Brief ▸ Omit images. Retype all entries verbatim.

Dataset ▸
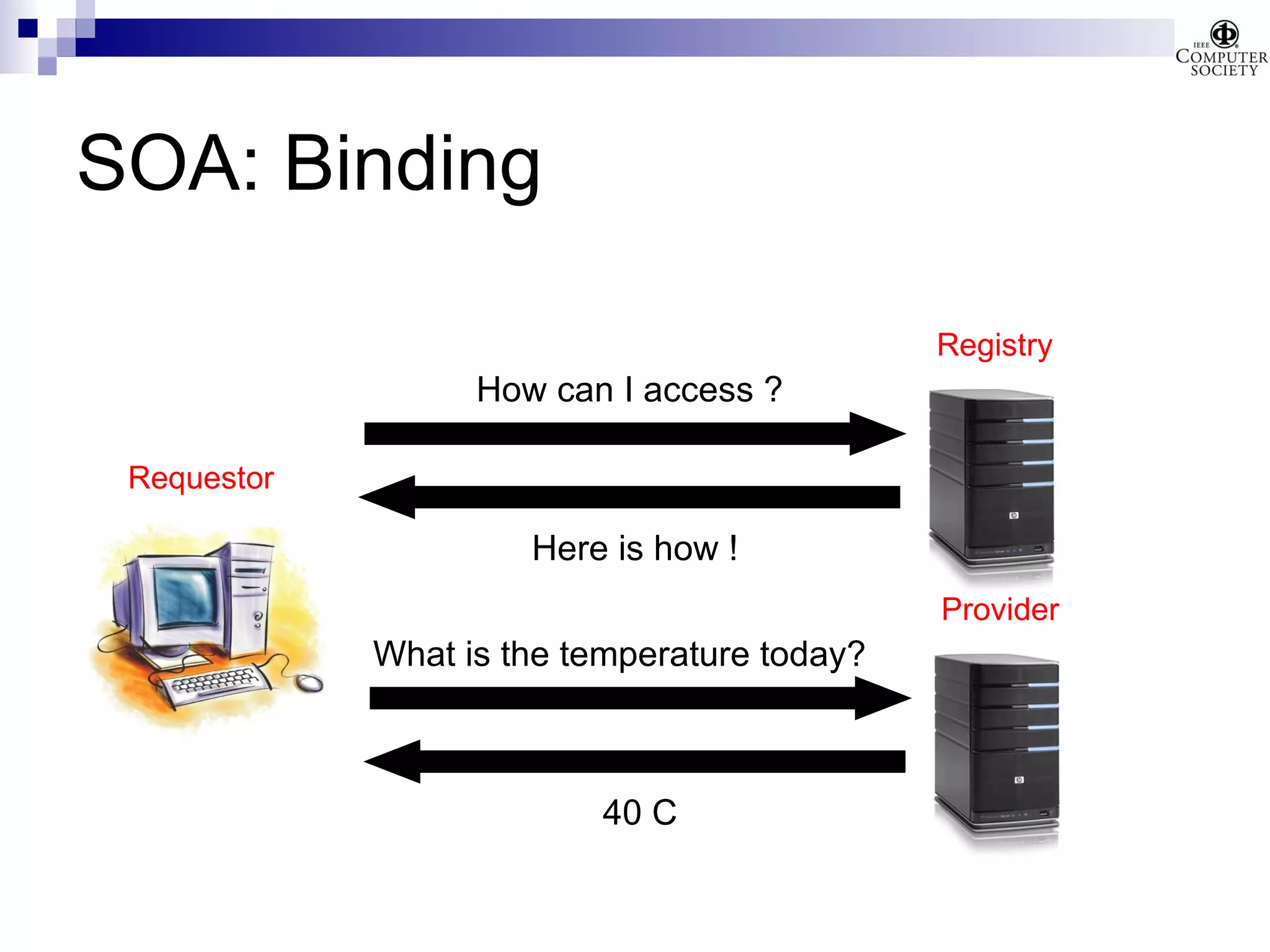 IEEE COMPUTER SOCIETY

SOA: Binding

Registry

How can I access ?

Requestor

Here is how !

Provider

What is the temperature today?

40 C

Expected answer ▸
 IEEE COMPUTER SOCIETY

SOA: Binding

Registry

How can I access ?

Requestor

Here is how !

Provider

What is the temperature today?

40 C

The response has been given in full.